Kingfish Zeeland operates a recirculating aquaculture system in Kats, The Netherlands, and produces over 600 metric tons of yellowtail annually. Kingfish Zeeland is a relatively new company in the business of aquaculture, only founded in 2015, and officially opening its doors in 2018. After finding success, the company had to place restrictions on orders because of international demand.
Although the company only produces a limited stock of yellowtail, Kingfish Zeeland continues to innovate. They have created a line of cold-smoked, individually vacuum-packed portions and split fillets, both of which have seen success on the market.
Kingfish Zeeland had been considering opening a branch on the U.S. East Coast for some time, but eventually made their decision to open a facility in Maine. The company had previously partnered with the Wageningen University in The Netherlands with a broodstock selection program, and the partnership was “an important step … in the early success of the Netherlands operation,” Megan Sorby, an operations manager for Kingfish Zeeland said.
“It is our goal to replicate that success with our University of Maine partners here in the U.S.,” Sorby said in a statement. “We are working with an existing broodstock of Yellowtail … this partnership will allow us to expand this broodstock and build a hatchery as we move forward with our Maine facility.”
The facility will be located near Chandler Bay in Jonesport on Route 187. The facility will provide incubation services for the company as it develops a broodstock of yellowtail kingfish and scales for production.

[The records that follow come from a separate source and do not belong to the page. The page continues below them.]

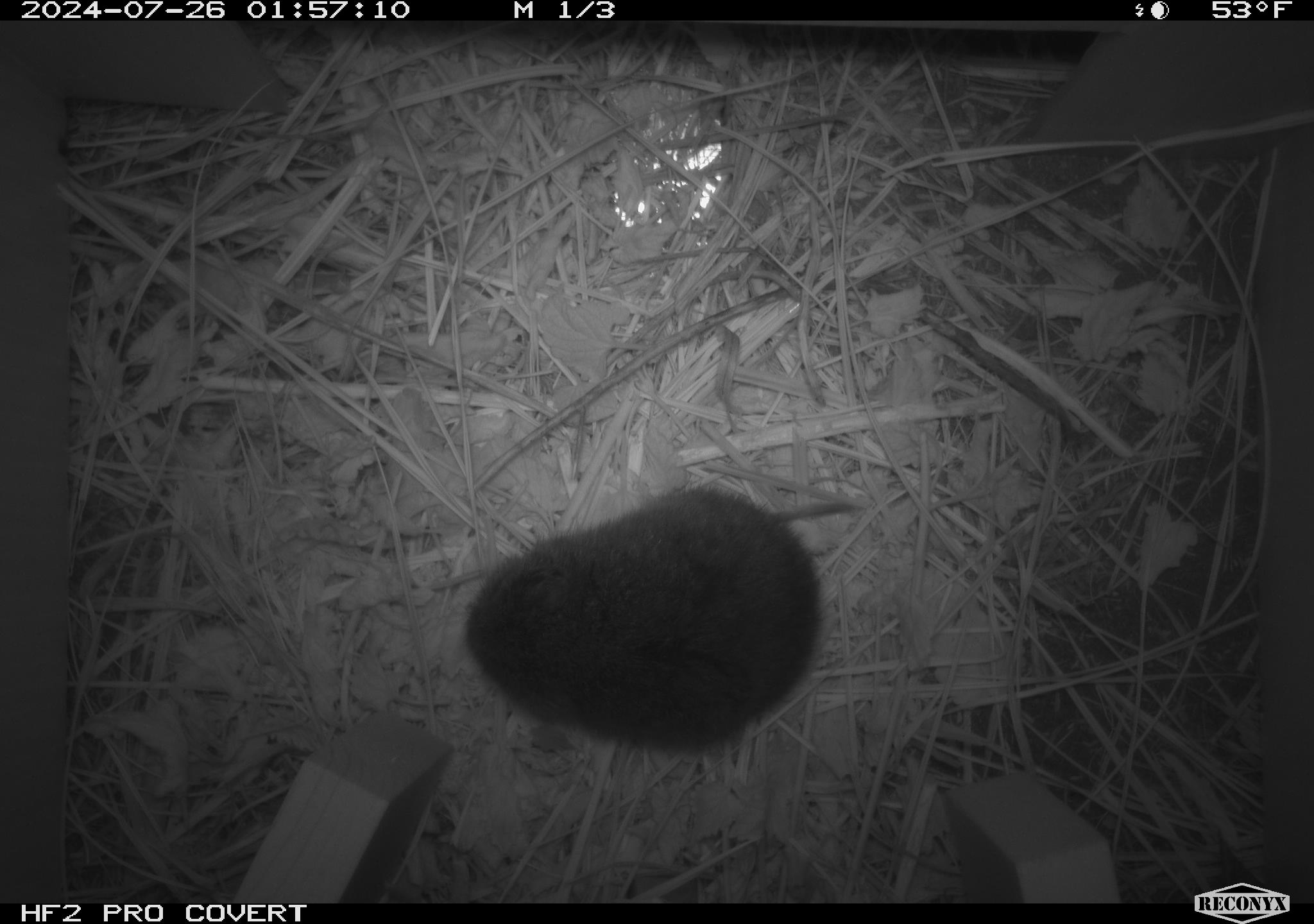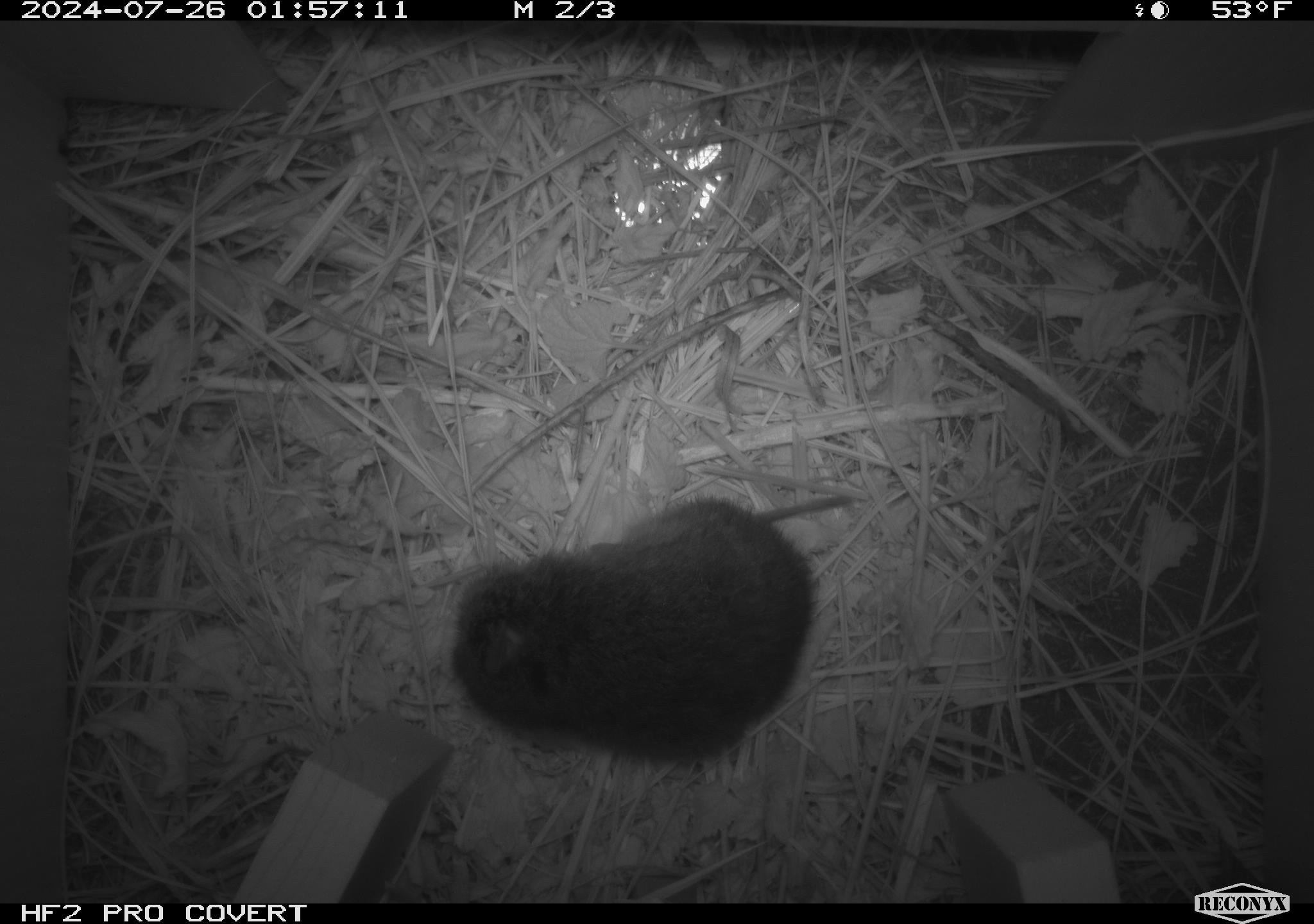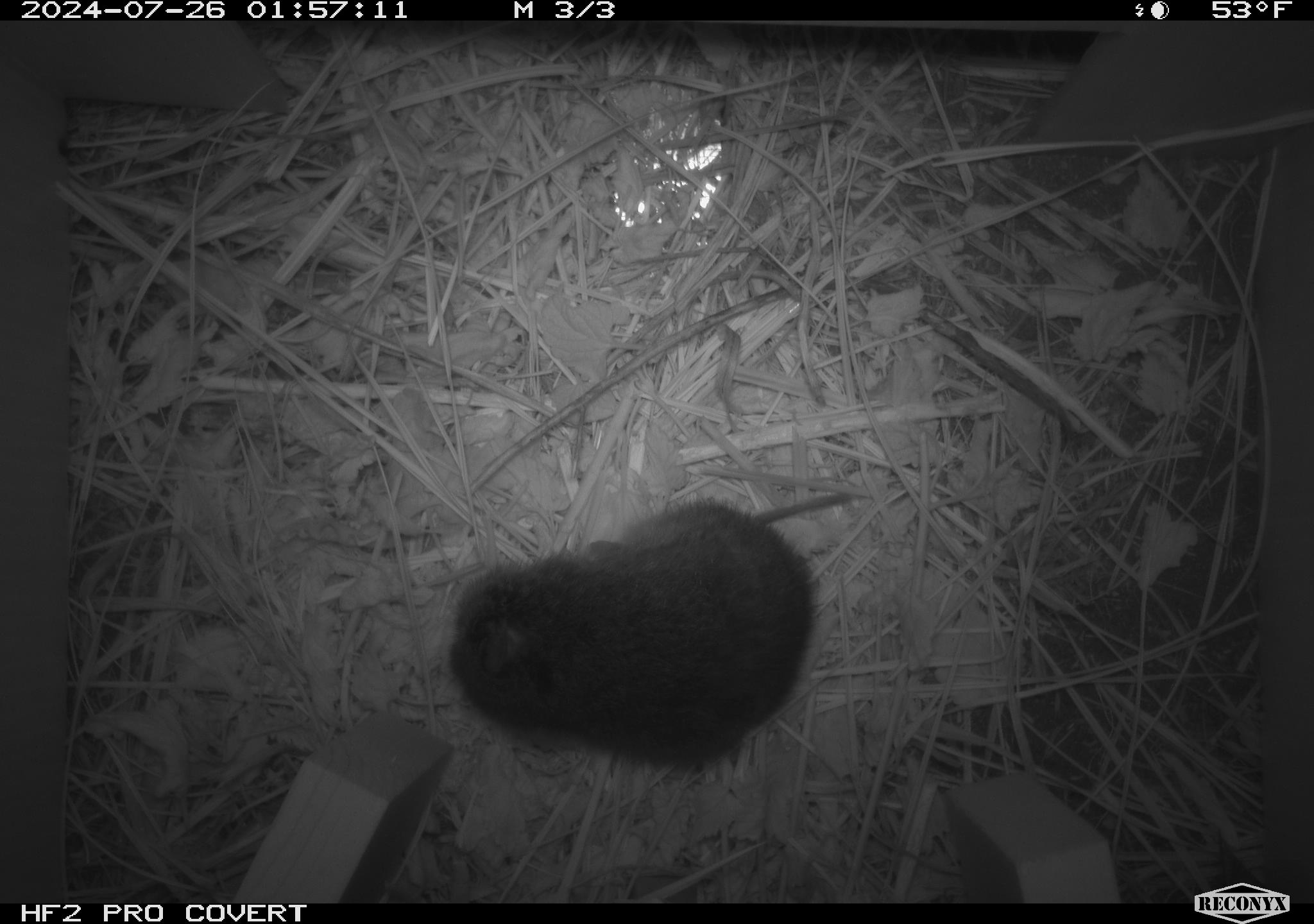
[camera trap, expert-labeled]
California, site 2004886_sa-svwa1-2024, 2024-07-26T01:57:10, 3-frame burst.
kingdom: Animalia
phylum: Chordata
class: Mammalia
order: Rodentia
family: Cricetidae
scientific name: Arvicolinae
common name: voles, lemmings, and muskrats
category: arvicolinae subfamily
Arvicolinae subfamily (voles, lemmings, and muskrats) (Arvicolinae).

While the date for the first groundbreaking for the project is still up in the air, Sorby noted that the construction of the facility would take about a year. It would take another year for the fish to reach marketable size.
“Kingfish Zeeland worked with a local university to set up its operation in The Netherlands,” Sorby noted. “[They] wanted to pursue a similar arrangement in the United States. UMaine has an aquaculture business incubator program with which Kingfish Zeeland can work to build up the company’s yellowtail broodstock.”
The company was attracted to Maine for the business because of the strong connection that Mainers have to aquaculture. There is a large market for aquaculture in the state of Maine, with large accessibility to both fresh and saltwater. Historically, Maine has always welcomed aquaculture businesses, as many Mainers depend on aquaculture for their livelihoods. The introduction of Kingfish Zeeland hopes to provide about 70 jobs to local residents and to boost the local economy.
With growing global interest in aquaculture, UMaine has the opportunity to be at the front of the pack of aquaculture innovation, and the opportunity to work with Kingfish Zeeland may bring more opportunities for the university to showcase their research and facilities.